Import needed libraries and choose a common environment.

### How it works
We'll use `CartPole-v1` for the deep RL algorithms and `FrozenLake-v1` for tabular Q-learning (since CartPole has continuous observations).


In [None]:

import gymnasium as gym
import numpy as np
import matplotlib.pyplot as plt

from stable_baselines3 import DQN, PPO, A2C
from stable_baselines3.common.evaluation import evaluate_policy

# Envs
cartpole_env = gym.make("CartPole-v1")
frozen_env = gym.make("FrozenLake-v1", is_slippery=False)



### Why this step?
(Option A) **Load** pre-trained models (if you've saved them).

### How it works
Uncomment the relevant lines to load models produced in earlier notebooks.


In [None]:

# dqn = DQN.load("dqn_cartpole", env=cartpole_env)
# ppo = PPO.load("ppo_cartpole", env=cartpole_env)
# a2c = A2C.load("a2c_cartpole", env=cartpole_env)



### Why this step?
(Option B) **Train** small models quickly just for demonstration.

### How it works
We keep timesteps low so the cell runs fast; for serious comparison, raise budgets.


In [None]:

dqn = DQN("MlpPolicy", cartpole_env, learning_rate=1e-3, buffer_size=20_000, learning_starts=500, verbose=0, seed=0)
dqn.learn(total_timesteps=20_000)

ppo = PPO("MlpPolicy", cartpole_env, n_steps=128, batch_size=64, verbose=0, seed=0)
ppo.learn(total_timesteps=20_000)

a2c = A2C("MlpPolicy", cartpole_env, n_steps=5, verbose=0, seed=0)
a2c.learn(total_timesteps=20_000)



### Why this step?
Evaluate all agents on the **same** environment with deterministic policies.

### How it works
We use 20 evaluation episodes for a quick but repeatable comparison.


In [None]:

def eval_agent(model, env, n=20):
    mean, std = evaluate_policy(model, env, n_eval_episodes=n, deterministic=True)
    return mean, std

dqn_m, dqn_s = eval_agent(dqn, cartpole_env, n=20)
ppo_m, ppo_s = eval_agent(ppo, cartpole_env, n=20)
a2c_m, a2c_s = eval_agent(a2c, cartpole_env, n=20)

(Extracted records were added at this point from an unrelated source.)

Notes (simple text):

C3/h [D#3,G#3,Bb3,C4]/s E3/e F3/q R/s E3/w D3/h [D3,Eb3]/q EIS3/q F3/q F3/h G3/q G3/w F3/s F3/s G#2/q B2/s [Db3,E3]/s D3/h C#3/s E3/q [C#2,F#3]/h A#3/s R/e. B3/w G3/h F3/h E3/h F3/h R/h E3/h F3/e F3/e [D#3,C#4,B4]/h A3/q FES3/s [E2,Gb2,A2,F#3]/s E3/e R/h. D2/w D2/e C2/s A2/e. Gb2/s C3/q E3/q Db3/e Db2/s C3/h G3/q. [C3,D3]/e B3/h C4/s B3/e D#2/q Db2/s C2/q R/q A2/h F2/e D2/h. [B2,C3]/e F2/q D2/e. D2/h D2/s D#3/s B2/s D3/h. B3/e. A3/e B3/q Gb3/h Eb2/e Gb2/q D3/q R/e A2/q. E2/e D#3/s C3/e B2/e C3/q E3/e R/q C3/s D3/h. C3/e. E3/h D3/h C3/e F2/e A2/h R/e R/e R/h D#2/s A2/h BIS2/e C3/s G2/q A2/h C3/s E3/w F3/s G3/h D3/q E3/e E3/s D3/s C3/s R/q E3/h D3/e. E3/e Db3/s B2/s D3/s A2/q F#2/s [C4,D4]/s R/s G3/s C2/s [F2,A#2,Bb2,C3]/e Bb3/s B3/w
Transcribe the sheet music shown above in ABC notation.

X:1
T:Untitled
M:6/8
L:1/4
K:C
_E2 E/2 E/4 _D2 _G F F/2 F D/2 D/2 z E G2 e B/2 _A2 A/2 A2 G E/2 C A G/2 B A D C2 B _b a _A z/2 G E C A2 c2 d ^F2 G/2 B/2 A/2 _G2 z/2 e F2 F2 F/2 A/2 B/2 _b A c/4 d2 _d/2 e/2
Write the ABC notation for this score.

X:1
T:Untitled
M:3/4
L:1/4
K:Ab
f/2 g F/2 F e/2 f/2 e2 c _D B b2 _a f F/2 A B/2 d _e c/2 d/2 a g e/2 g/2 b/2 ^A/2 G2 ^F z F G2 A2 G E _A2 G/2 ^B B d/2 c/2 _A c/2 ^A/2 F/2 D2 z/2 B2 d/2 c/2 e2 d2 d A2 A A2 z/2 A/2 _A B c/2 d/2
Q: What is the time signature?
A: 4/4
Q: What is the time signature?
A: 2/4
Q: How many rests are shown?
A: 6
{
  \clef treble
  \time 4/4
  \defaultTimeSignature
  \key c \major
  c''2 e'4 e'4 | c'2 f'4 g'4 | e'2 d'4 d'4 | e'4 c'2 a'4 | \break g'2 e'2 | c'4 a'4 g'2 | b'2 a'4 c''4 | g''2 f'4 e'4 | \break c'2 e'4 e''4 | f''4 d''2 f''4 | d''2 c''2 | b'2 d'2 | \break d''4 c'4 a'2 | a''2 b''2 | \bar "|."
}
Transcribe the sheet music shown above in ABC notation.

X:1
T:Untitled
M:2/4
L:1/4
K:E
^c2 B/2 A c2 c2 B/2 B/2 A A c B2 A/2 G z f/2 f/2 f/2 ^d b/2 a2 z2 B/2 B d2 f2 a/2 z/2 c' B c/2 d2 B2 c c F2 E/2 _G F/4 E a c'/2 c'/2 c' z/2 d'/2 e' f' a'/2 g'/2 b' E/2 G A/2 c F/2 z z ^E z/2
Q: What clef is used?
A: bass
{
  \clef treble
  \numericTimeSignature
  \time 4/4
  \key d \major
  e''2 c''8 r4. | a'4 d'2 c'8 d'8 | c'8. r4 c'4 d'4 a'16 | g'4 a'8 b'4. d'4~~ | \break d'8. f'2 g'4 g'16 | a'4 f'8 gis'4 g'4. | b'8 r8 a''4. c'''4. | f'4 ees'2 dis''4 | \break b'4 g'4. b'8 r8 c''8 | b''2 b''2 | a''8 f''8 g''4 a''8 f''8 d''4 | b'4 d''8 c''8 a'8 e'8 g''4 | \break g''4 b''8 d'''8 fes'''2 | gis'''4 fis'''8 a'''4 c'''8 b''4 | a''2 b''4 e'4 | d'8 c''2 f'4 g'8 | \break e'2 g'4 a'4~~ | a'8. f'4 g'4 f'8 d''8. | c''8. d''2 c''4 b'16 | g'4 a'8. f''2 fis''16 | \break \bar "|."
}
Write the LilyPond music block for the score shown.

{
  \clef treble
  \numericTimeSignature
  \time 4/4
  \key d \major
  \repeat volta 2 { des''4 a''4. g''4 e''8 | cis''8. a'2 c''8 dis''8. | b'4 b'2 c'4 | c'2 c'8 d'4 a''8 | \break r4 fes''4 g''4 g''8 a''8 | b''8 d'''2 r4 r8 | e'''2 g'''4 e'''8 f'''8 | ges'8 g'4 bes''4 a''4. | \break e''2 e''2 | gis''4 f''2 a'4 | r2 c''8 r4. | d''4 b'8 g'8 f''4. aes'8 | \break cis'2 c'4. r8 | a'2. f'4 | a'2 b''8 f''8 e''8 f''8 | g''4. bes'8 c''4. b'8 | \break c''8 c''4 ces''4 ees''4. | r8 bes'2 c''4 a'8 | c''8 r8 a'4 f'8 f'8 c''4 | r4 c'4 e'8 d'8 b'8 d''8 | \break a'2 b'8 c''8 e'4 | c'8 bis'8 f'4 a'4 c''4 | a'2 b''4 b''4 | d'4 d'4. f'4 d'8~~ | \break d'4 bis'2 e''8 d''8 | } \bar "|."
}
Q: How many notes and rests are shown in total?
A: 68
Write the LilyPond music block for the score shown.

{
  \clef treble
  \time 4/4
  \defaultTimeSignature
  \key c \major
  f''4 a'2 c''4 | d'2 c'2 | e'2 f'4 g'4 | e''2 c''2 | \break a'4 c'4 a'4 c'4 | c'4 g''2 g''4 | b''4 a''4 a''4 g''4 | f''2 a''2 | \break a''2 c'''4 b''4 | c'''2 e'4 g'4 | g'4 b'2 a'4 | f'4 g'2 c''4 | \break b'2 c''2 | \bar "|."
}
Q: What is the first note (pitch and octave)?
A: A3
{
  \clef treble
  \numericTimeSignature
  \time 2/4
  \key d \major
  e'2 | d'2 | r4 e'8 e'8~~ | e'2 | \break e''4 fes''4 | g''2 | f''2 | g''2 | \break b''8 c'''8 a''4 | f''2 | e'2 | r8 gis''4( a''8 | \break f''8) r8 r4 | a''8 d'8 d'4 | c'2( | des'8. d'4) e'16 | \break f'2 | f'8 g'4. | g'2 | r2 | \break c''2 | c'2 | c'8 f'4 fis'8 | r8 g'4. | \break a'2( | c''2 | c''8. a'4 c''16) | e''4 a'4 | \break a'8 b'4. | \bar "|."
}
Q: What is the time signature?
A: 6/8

print(f"DQN: {dqn_m:.1f} ± {dqn_s:.1f}")
print(f"PPO: {ppo_m:.1f} ± {ppo_s:.1f}")
print(f"A2C: {a2c_m:.1f} ± {a2c_s:.1f}")



### Why this step?
(For reference) Re-create **tabular Q-learning** quickly and evaluate on FrozenLake.

### How it works
Small helper to train a Q-table and compute mean return.


In [None]:

def train_q_learning(env, episodes=2000, alpha=0.1, gamma=0.99, eps=1.0, eps_min=0.01, eps_decay=0.995):
    Q = np.zeros((env.observation_space.n, env.action_space.n))
    for ep in range(episodes):
        s, _ = env.reset()
        done = False
        while not done:
            a = env.action_space.sample() if np.random.rand() < eps else int(np.argmax(Q[s]))
            ns, r, term, trunc, _ = env.step(a)
            done = term or trunc
            Q[s, a] += alpha * (r + gamma * np.max(Q[ns]) - Q[s, a])
            s = ns
        eps = max(eps_min, eps * eps_decay)
    return Q

Q = train_q_learning(frozen_env, episodes=2000)
policy = np.argmax(Q, axis=1)

def eval_q(policy, env, n=200):
    total = 0.0
    for i in range(n):
        s, _ = env.reset()
        done = False
        while not done:
            a = int(policy[s])
            s, r, term, trunc, _ = env.step(a)
            done = term or trunc
            total += r
    return total / n

q_avg = eval_q(policy, frozen_env, n=500)
print(f"Q-Learning on FrozenLake — avg return over 500 eps: {q_avg:.3f}")